#### DO THIS
From the passage on Long Island's ground-water deposits, set down word for word the part that starts at "Investigations of ground-water" and ends at "within geologic units.".

Investigations of ground-water availability and flow patterns may require information on the internal geometry of the hydrologic system that geologic correlations and interpretation alone cannot provide; hydrologic interpretations in which deposits are differentiated on the basis of water-transmitting properties are generally needed also. This set of maps and vertical sections depicts the hydrogeologic framework of the unconsolidated deposits that form Long Island's ground-water system. These deposits can be classified into eight major hydrogeologic units (table 1). The hydrogeologic interpretations presented herein are not everywhere consistent with strict geologic interpretation owing to facies changes and local variations in the water-transmitting properties within geologic units.

#### DATASET ENTRIES

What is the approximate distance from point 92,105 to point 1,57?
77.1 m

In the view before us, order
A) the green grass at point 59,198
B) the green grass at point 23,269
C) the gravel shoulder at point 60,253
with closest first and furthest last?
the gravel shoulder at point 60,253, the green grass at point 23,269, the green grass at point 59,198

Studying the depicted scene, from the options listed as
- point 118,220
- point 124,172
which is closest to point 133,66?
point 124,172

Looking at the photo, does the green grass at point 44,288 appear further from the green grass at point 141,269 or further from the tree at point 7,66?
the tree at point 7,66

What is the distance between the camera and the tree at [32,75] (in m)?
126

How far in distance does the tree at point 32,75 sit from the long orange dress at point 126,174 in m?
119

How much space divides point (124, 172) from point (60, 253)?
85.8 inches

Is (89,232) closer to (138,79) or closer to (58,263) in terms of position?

--

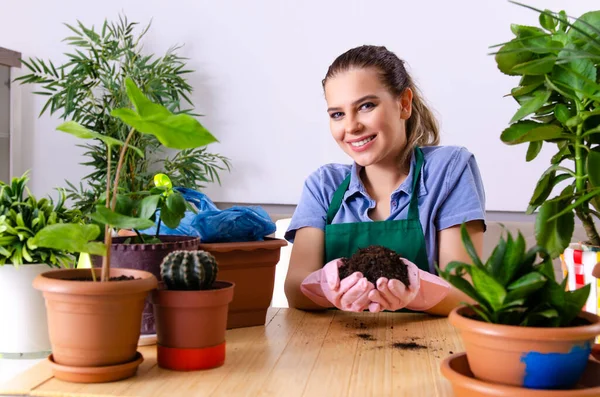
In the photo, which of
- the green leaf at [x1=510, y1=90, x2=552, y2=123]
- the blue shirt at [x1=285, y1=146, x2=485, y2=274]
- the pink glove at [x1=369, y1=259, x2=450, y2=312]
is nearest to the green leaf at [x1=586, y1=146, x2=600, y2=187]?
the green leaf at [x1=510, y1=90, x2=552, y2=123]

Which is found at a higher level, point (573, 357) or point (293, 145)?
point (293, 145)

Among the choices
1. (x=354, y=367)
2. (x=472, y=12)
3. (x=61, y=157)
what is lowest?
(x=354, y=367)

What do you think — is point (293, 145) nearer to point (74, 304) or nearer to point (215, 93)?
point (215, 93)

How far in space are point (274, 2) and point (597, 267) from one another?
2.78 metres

#### EXERCISE SOLUTION
Investigations of ground-water availability and flow patterns may require information on the internal geometry of the hydrologic system that geologic correlations and interpretation alone cannot provide; hydrologic interpretations in which deposits are differentiated on the basis of water-transmitting properties are generally needed also. This set of maps and vertical sections depicts the hydrogeologic framework of the unconsolidated deposits that form Long Island's ground-water system. These deposits can be classified into eight major hydrogeologic units (table 1). The hydrogeologic interpretations presented herein are not everywhere consistent with strict geologic interpretation owing to facies changes and local variations in the water-transmitting properties within geologic units.